== What you should do ==
Repeat the data word for word. Do not include the pictures.

== Records ==
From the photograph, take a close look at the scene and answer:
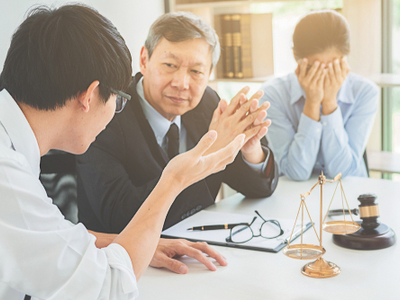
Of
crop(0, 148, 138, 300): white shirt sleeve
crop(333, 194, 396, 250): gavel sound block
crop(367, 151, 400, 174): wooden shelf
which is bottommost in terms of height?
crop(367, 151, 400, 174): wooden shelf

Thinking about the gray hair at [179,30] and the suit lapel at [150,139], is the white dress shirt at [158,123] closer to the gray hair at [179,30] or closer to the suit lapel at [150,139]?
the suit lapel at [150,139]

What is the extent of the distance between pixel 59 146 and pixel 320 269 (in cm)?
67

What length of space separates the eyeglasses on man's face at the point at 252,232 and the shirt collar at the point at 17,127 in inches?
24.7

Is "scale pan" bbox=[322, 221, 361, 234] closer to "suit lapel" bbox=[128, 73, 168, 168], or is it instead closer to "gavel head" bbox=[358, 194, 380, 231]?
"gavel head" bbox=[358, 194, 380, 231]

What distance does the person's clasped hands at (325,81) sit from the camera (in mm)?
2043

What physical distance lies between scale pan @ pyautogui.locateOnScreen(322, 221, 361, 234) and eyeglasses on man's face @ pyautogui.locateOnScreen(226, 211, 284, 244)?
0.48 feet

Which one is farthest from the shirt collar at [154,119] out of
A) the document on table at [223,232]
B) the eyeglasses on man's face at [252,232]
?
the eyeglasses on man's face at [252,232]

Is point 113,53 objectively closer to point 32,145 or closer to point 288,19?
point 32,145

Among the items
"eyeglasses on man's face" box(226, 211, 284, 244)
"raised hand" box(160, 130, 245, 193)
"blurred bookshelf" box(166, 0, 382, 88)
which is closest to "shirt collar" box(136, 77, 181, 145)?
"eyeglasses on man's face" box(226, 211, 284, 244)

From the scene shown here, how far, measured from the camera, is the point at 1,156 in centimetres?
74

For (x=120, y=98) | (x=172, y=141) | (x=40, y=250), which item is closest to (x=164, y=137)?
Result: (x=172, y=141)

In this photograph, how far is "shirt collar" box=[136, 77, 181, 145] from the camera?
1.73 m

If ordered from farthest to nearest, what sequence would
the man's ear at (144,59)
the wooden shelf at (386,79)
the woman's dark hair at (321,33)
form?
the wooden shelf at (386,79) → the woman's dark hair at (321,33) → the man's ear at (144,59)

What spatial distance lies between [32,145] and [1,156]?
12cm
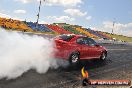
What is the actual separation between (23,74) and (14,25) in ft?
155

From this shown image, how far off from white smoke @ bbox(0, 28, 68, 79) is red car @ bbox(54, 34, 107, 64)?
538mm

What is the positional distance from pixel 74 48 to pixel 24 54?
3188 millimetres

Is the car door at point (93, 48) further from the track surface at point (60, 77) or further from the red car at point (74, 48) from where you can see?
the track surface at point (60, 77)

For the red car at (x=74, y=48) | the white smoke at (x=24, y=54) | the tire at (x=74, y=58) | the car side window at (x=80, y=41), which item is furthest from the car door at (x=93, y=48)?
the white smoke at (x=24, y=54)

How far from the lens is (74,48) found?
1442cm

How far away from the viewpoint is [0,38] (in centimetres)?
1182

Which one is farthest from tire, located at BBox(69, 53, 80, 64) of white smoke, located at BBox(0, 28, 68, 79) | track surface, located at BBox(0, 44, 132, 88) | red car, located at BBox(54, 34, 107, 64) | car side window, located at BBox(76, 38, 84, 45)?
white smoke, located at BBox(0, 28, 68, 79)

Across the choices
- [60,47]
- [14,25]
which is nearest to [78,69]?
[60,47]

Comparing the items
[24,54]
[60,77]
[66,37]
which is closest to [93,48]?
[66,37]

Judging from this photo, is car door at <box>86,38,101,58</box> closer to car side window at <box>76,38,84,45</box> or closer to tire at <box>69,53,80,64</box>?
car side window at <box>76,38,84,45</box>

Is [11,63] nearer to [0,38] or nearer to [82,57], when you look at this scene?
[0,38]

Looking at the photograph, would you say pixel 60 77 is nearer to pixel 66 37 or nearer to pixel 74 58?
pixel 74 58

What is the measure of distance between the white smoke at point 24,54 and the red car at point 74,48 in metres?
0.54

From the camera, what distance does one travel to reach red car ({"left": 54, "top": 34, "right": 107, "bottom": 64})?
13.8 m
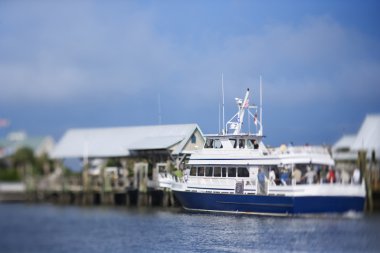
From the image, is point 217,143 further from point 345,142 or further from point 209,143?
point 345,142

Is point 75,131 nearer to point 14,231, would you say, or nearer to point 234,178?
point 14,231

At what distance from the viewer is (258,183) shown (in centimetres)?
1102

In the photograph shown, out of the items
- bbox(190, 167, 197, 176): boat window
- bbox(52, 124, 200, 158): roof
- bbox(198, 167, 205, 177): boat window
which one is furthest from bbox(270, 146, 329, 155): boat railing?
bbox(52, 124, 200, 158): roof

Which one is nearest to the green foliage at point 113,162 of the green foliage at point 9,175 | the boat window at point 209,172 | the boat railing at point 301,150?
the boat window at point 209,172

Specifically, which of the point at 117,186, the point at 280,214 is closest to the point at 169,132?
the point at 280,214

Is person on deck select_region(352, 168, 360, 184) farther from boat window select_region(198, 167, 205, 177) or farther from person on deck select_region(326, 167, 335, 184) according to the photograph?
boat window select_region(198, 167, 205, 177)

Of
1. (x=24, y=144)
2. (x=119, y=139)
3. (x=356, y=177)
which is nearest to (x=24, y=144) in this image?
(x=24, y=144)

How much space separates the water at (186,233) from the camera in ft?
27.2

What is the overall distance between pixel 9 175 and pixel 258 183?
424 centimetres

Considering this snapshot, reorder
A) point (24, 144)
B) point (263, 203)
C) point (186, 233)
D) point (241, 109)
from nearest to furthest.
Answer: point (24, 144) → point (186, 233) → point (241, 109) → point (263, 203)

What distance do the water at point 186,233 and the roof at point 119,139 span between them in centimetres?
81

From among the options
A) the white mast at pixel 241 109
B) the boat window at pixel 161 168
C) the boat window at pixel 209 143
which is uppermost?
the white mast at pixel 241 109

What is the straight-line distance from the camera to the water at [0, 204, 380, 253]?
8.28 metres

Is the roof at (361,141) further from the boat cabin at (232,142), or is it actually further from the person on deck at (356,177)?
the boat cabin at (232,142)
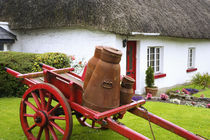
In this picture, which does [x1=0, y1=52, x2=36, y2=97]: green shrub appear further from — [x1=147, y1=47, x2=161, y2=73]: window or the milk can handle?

== In response ==
From the photograph, take a close look at the scene and answer:
Of
crop(0, 148, 138, 300): white shirt sleeve
crop(333, 194, 396, 250): gavel sound block
crop(367, 151, 400, 174): wooden shelf
which is bottommost in terms of height?
crop(367, 151, 400, 174): wooden shelf

Thinking about the gray hair at [179,30] and the suit lapel at [150,139], is the white dress shirt at [158,123] closer to the gray hair at [179,30] or closer to the suit lapel at [150,139]?
the suit lapel at [150,139]

What is the extent of the distance between pixel 59 146 and pixel 320 269 (in cm)?
67

What length of space separates the eyeglasses on man's face at the point at 252,232 and the shirt collar at the point at 17,127 in inches?
24.7

Is "scale pan" bbox=[322, 221, 361, 234] closer to "suit lapel" bbox=[128, 73, 168, 168], or is it instead closer to "gavel head" bbox=[358, 194, 380, 231]?
"gavel head" bbox=[358, 194, 380, 231]

What distance does the person's clasped hands at (325,81) sit from the camera (in mm)?
2043

What physical distance lies between scale pan @ pyautogui.locateOnScreen(322, 221, 361, 234) and eyeglasses on man's face @ pyautogui.locateOnScreen(226, 211, 284, 244)?
0.48 feet

Which one is farthest from the shirt collar at [154,119] out of
A) the document on table at [223,232]
B) the eyeglasses on man's face at [252,232]
?
the eyeglasses on man's face at [252,232]

Is point 113,53 objectively closer to point 32,145 or closer to point 288,19?
point 32,145

Among the items
"eyeglasses on man's face" box(226, 211, 284, 244)
"raised hand" box(160, 130, 245, 193)
"blurred bookshelf" box(166, 0, 382, 88)
which is closest to "shirt collar" box(136, 77, 181, 145)?
"eyeglasses on man's face" box(226, 211, 284, 244)

From the scene shown here, how far, measured from the camera, is the point at 1,156 in centimetres?
74

For (x=120, y=98) | (x=172, y=141) | (x=40, y=250), which item is closest to (x=164, y=137)?
Result: (x=172, y=141)

In this photograph, how far is "shirt collar" box=[136, 77, 181, 145] from the camera?
1.73 m

If ordered from farthest to nearest, what sequence would
the man's ear at (144,59)
the wooden shelf at (386,79)
the woman's dark hair at (321,33)
form?
the wooden shelf at (386,79) → the woman's dark hair at (321,33) → the man's ear at (144,59)

What spatial distance lies between [32,145] and [1,156]?
12cm
What is the actual separation between (23,74) and (14,25) in ft?
155

From this shown image, how far off from white smoke @ bbox(0, 28, 68, 79) is red car @ bbox(54, 34, 107, 64)?
538mm

What is the positional distance from pixel 74 48 to pixel 24 54?
3188 millimetres

Is the car door at point (93, 48) further from the track surface at point (60, 77) or further from the red car at point (74, 48) from where you can see?
the track surface at point (60, 77)

For the red car at (x=74, y=48) | the white smoke at (x=24, y=54) | the tire at (x=74, y=58) | the car side window at (x=80, y=41), which item is furthest from the car door at (x=93, y=48)?
the white smoke at (x=24, y=54)

How far from the lens is (74,48) found?
1442cm

How far away from the viewpoint is [0,38] (in centimetres)?
1182

Which one is farthest from tire, located at BBox(69, 53, 80, 64) of white smoke, located at BBox(0, 28, 68, 79) | track surface, located at BBox(0, 44, 132, 88) | red car, located at BBox(54, 34, 107, 64) | car side window, located at BBox(76, 38, 84, 45)?
white smoke, located at BBox(0, 28, 68, 79)

Across the choices
- [60,47]
- [14,25]
which is nearest to [78,69]?
[60,47]

Comparing the items
[24,54]
[60,77]
[66,37]
which is closest to [93,48]?
[66,37]

Judging from this photo, is car door at <box>86,38,101,58</box> closer to car side window at <box>76,38,84,45</box> or closer to tire at <box>69,53,80,64</box>?
car side window at <box>76,38,84,45</box>

Is [11,63] nearer to [0,38] or nearer to [82,57], when you look at this scene?
[0,38]

Looking at the photograph, would you say pixel 60 77 is nearer to pixel 66 37 or nearer to pixel 74 58?
pixel 74 58

What is the measure of distance between the white smoke at point 24,54 and the red car at point 74,48 in metres?
0.54

From the camera, what distance does one travel to reach red car ({"left": 54, "top": 34, "right": 107, "bottom": 64})?
13.8 m
From the image, is point 217,143 further from point 345,142 or further from point 209,143?
point 345,142

Is point 75,131 nearer to point 14,231, would you say, or nearer to point 234,178?
point 14,231

At what distance from the viewer is (258,183) shown (in centimetres)?
1102

In the photograph shown, out of the items
- bbox(190, 167, 197, 176): boat window
- bbox(52, 124, 200, 158): roof
- bbox(198, 167, 205, 177): boat window
which one is furthest from bbox(270, 146, 329, 155): boat railing?
bbox(52, 124, 200, 158): roof

Which one is nearest to the green foliage at point 113,162 of the green foliage at point 9,175 | the boat window at point 209,172 | the boat railing at point 301,150?
the boat window at point 209,172

Specifically, which of the point at 117,186, the point at 280,214 is closest to the point at 169,132?
the point at 280,214

Is person on deck select_region(352, 168, 360, 184) farther from boat window select_region(198, 167, 205, 177) or farther from person on deck select_region(326, 167, 335, 184) according to the photograph?
boat window select_region(198, 167, 205, 177)

Of
1. (x=24, y=144)
2. (x=119, y=139)
3. (x=356, y=177)
which is nearest to (x=24, y=144) in this image?
(x=24, y=144)

How much space separates the water at (186,233) from the camera in ft?
27.2

What is the overall distance between pixel 9 175 and pixel 258 183?
424 centimetres

Considering this snapshot, reorder
A) point (24, 144)
B) point (263, 203)
C) point (186, 233)
D) point (241, 109)
from nearest to furthest.
Answer: point (24, 144) → point (186, 233) → point (241, 109) → point (263, 203)

What distance do the water at point 186,233 and the roof at point 119,139 span between them in centimetres?
81

From among the options
A) the white mast at pixel 241 109
B) the boat window at pixel 161 168
C) the boat window at pixel 209 143
which is uppermost?
the white mast at pixel 241 109

What is the straight-line distance from the camera to the water at [0, 204, 380, 253]?
8.28 metres

Is the roof at (361,141) further from the boat cabin at (232,142), or is it actually further from the person on deck at (356,177)?
the boat cabin at (232,142)
In this picture, which does [x1=0, y1=52, x2=36, y2=97]: green shrub appear further from — [x1=147, y1=47, x2=161, y2=73]: window or the milk can handle?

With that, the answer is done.